(Records drawn from a dataset)
==================================================
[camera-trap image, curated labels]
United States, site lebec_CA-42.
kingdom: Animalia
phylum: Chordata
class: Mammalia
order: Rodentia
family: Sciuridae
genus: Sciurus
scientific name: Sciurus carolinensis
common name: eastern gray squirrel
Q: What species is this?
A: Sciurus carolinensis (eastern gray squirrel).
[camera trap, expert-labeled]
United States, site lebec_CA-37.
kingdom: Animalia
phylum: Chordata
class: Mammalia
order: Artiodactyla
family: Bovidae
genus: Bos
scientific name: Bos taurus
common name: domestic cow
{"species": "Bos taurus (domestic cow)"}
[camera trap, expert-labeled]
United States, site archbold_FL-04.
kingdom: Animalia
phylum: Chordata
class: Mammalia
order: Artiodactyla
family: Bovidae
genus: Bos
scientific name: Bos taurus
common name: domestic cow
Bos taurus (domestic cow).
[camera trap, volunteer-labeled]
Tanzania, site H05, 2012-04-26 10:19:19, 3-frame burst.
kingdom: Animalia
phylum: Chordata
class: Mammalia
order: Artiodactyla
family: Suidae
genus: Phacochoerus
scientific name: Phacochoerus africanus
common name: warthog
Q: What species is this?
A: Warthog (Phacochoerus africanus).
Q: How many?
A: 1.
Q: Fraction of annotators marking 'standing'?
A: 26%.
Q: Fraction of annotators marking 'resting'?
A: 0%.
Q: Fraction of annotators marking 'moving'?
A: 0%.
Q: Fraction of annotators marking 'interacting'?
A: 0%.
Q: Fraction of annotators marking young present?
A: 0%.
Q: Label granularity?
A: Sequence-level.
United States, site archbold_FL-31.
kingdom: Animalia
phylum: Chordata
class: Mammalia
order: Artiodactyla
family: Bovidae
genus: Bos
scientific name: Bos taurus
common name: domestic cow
==================================================
▶ What this task involves
Retype all of the lines shown above, keeping each one exact.

▶ Solution for this task
[camera-trap image, curated labels]
United States, site lebec_CA-42.
kingdom: Animalia
phylum: Chordata
class: Mammalia
order: Rodentia
family: Sciuridae
genus: Sciurus
scientific name: Sciurus carolinensis
common name: eastern gray squirrel
Q: What species is this?
A: Sciurus carolinensis (eastern gray squirrel).
[camera trap, expert-labeled]
United States, site lebec_CA-37.
kingdom: Animalia
phylum: Chordata
class: Mammalia
order: Artiodactyla
family: Bovidae
genus: Bos
scientific name: Bos taurus
common name: domestic cow
{"species": "Bos taurus (domestic cow)"}
[camera trap, expert-labeled]
United States, site archbold_FL-04.
kingdom: Animalia
phylum: Chordata
class: Mammalia
order: Artiodactyla
family: Bovidae
genus: Bos
scientific name: Bos taurus
common name: domestic cow
Bos taurus (domestic cow).
[camera trap, volunteer-labeled]
Tanzania, site H05, 2012-04-26 10:19:19, 3-frame burst.
kingdom: Animalia
phylum: Chordata
class: Mammalia
order: Artiodactyla
family: Suidae
genus: Phacochoerus
scientific name: Phacochoerus africanus
common name: warthog
Q: What species is this?
A: Warthog (Phacochoerus africanus).
Q: How many?
A: 1.
Q: Fraction of annotators marking 'standing'?
A: 26%.
Q: Fraction of annotators marking 'resting'?
A: 0%.
Q: Fraction of annotators marking 'moving'?
A: 0%.
Q: Fraction of annotators marking 'interacting'?
A: 0%.
Q: Fraction of annotators marking young present?
A: 0%.
Q: Label granularity?
A: Sequence-level.
United States, site archbold_FL-31.
kingdom: Animalia
phylum: Chordata
class: Mammalia
order: Artiodactyla
family: Bovidae
genus: Bos
scientific name: Bos taurus
common name: domestic cow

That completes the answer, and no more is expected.